Saturday, June 02, 2007

Bolivia's media titans and a photojournalism show

This is Jose Pomacusi, who is Bolivian President Evo Morales's scourge in the news media. Pomacusi, 41, is the news director for Unitel, the country's most-watched television network. It has grabbed ratings with its soap operas and its sensationalistic and right-leaning news coverage. When Evo Morales talks about the press being his No. 1 enemy, Unitel is at the top of the list.
The station is owned by the Santa Cruz-based Monasterio family, whose interests include soybean farming, banking and other businesses. Monasterio reflects sentiments of most businesspeople in Santa Cruz, who oppose the government's plan for redistributing land to indigenous people, the nationalization of various industries and the centralization of political power in La Paz.
Pomacusi told me in an interview that he is not trying to advance any particular political philosophy, only to serve the public. However, neutral observers can easily identify the station's anti-government and pro-business tendencies.

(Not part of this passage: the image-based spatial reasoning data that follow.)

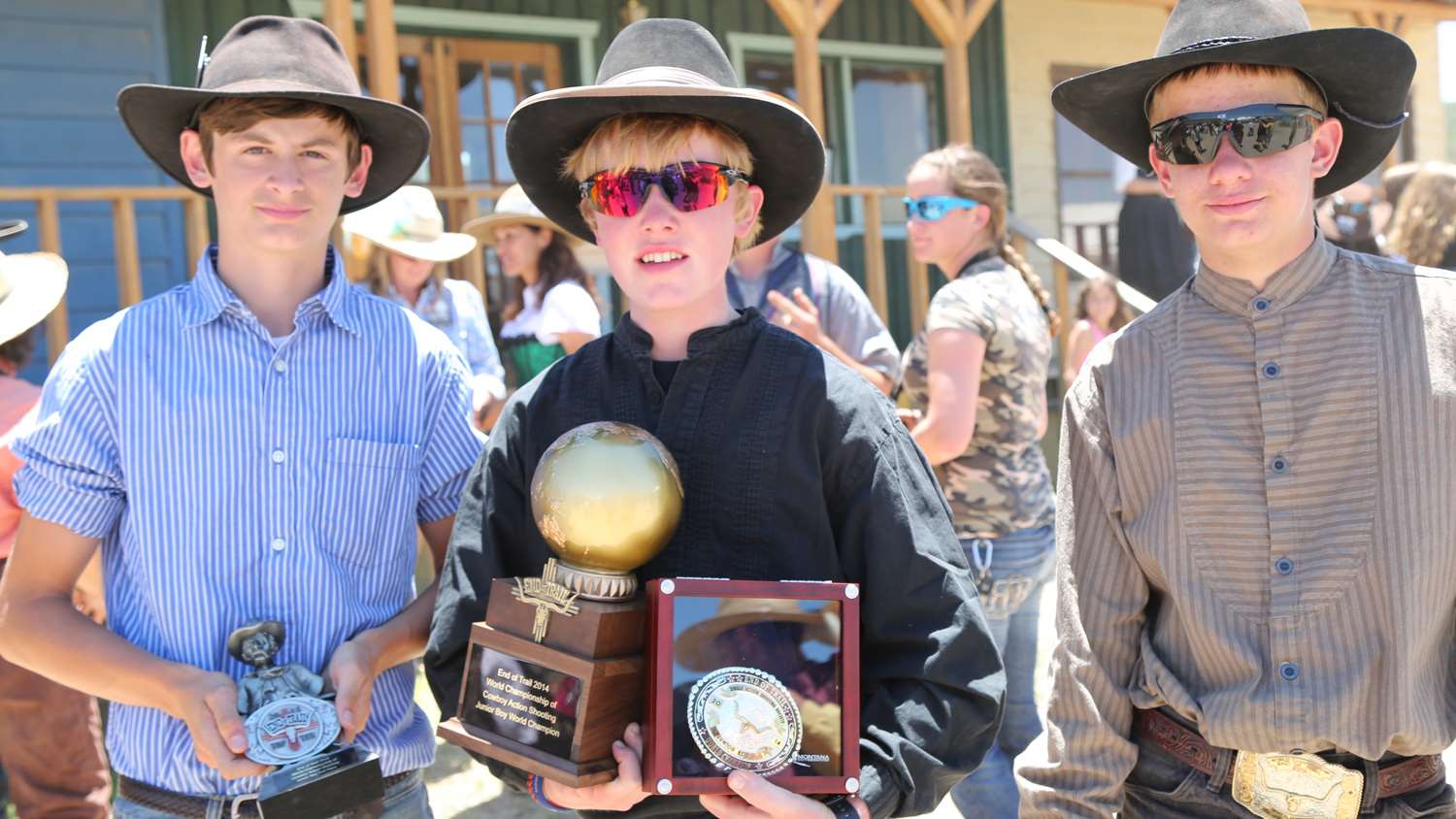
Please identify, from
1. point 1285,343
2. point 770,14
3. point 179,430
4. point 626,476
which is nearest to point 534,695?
point 626,476

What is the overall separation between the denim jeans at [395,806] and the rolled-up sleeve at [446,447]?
481 mm

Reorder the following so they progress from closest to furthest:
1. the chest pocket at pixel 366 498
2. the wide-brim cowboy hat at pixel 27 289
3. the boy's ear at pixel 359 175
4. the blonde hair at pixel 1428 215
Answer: the chest pocket at pixel 366 498 < the boy's ear at pixel 359 175 < the wide-brim cowboy hat at pixel 27 289 < the blonde hair at pixel 1428 215

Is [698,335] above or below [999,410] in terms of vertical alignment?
above

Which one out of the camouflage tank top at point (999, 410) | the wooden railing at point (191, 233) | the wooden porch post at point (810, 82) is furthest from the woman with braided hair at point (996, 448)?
the wooden porch post at point (810, 82)

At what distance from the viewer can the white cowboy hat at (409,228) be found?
4.94 m

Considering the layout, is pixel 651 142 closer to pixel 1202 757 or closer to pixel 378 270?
pixel 1202 757

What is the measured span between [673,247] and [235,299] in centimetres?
86

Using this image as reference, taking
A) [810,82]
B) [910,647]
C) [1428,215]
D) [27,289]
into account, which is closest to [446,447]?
[910,647]

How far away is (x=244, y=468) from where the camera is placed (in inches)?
80.7

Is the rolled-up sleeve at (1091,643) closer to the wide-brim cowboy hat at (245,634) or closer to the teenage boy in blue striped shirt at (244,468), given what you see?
the teenage boy in blue striped shirt at (244,468)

Pedro Rivero is director (editor-in-chief) of El Deber and son of the newspaper's founder. The Rivero family is one of the few media owners in the country whose primary business is media. That is to say that most news media owners use their outlets to advance political or business agendas, like the Monasterios. El Deber has the highest circulation of any newspaper in the country, about 30,000 daily and 50,000 Sunday (figures are not audited and some say these numbers are on the high side), and is the voice of the Media Luna, the four eastern provinces which favor autonomy.

The Riveros take journalism very seriously, and their news columns are generally very balanced and fair in their treatment of issues. Their editorial page reflects Santa Cruz sentiments, but El Deber also carries opinion pieces by those who favor President Morales and his party.

Big complaints about the news media

When conversations turn toward the news media, few have anything good to say. The general public complains about sensationalism in television news coverage, particularly aggressive coverage of grieving families. The commonly expressed view is that the press is unethical, politically slanted, nosy, tasteless and too concerned with trivia, celebrities and sensuality.

The socialist government complains about right-leaning news coverage from media that are owned by, in their words, big land-owners and big businesses with an opposition agenda.

Erick Torrico is being interviewed here as he presented a study by the Media Observatory, a nonpartisan organization which describes and analyzes the performance of news media in the country. A lot of its funding comes from European and U.S foundations. No surprise that the observatory found big weaknesses in the press in terms of training, execution and fairness. Although there was a fair amount of publicity about his presentation, only a handful of people showed up.
El Deber summarized the study in today's paper.

The organization asked 33 "social leaders" in the community of Santa Cruz, "Do journalists work in a professional manner?" Only one-fourth of those polled responded "always" or "nearly always" and 39 percent responded "almost never." Of those polled, 4 in 10 felt that the press's professionalism had deteriorated in the past five years. And finally, when asked which news medium had the best information, printed media came in strongest with 48% of those polled, radio 39% and TV 3%. Nine percent didn't like any news medium.

At a time of big changes in the country, every story is a political story. For consumers of news, that often leads to baffling news articles in which there is extensive coverage of opposing views of an issue (nationalization of the gas industry) with too little probing into the facts at the root of the debate. A reader often is left with many, many questions. Still, daily newspapers tend to be voices of reason in the media landscape, with the space and time to give some depth and balance to issues.

A push for controls on the news media

Meanwhile, the Constitutional Assembly is in the process of drafting a new constitution for the country, and indications are that there is strong sentiment for putting controls on the news media. El Nuevo Dia had a story about this in yesterday's paper......

One part of the draft says that the ownership and control of news media "shall not reflect a monopolistic or oligarchic character in opposition to society in general and indigenous people, workers and those of African descent." This sounds as if it would outlaw most of the mass media as they now exist.

Given the complaints about the media, controls could win popular support. There is fear that Bolivia will start to follow in the footsteps of Venezuela, whose president and Morales supporter, Hugo Chavez, has fined and closed down opposition media.

Work by Santa Cruz photojournalists

All of these photos were in a photojournalism show here in Santa Cruz
This little boy showed up for the first day of school without his uniform. The Superman symbol seems to be no consolation.

A supporter of the president´s MAS party shows her displeasure with one of a group supporting autonomy from the central government Dec. 15 in San Julian.

This year´s El Niño effect produced widespread flooding in farming areas.

Bodies of victims of a bus crash are lined up along the road. Fatal crashes are common. Drivers are overworked and often drunk. Guardrails are rare.

Most public schools here are in sorry shape.